Records:
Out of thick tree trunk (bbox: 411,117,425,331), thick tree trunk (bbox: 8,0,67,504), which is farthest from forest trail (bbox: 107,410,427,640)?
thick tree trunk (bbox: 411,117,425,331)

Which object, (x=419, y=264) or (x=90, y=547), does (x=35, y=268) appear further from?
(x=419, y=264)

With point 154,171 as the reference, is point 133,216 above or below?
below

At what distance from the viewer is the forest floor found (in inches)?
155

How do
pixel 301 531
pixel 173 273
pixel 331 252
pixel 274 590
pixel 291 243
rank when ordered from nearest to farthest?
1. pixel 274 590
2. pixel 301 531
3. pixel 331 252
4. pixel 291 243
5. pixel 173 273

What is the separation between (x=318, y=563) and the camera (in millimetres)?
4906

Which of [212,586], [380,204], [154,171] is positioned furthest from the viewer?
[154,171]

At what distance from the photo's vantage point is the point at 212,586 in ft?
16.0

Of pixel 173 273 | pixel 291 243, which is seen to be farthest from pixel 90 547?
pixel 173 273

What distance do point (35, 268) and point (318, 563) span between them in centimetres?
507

▸ Work instructions: Reproduce all of the material above word for word, keeping every line in its original order.

▸ Result for this exercise:
Out of thick tree trunk (bbox: 411,117,425,331), thick tree trunk (bbox: 8,0,67,504), which is farthest from forest trail (bbox: 107,410,427,640)?
thick tree trunk (bbox: 411,117,425,331)

Which object, (x=419, y=264) or (x=90, y=547), does (x=35, y=268) appear further from?
(x=419, y=264)

With point 154,171 as the reference, is point 133,216 above or below?
below

At what distance from the viewer is the forest floor found (in inches)?
155

How do
pixel 301 531
pixel 173 273
pixel 331 252
pixel 274 590
pixel 291 243
rank when ordered from nearest to farthest?
1. pixel 274 590
2. pixel 301 531
3. pixel 331 252
4. pixel 291 243
5. pixel 173 273

What is the separation between (x=318, y=563) and the camera (in millimetres)?
4906

Which of [212,586], [380,204], [154,171] is positioned furthest from the viewer?
[154,171]

At what distance from the photo's vantage point is the point at 212,586 in ft?
16.0

Of pixel 173 273 | pixel 291 243, which is seen to be farthest from pixel 90 547?
pixel 173 273

What distance do point (35, 268) and point (318, 563) span between them in centimetres?
507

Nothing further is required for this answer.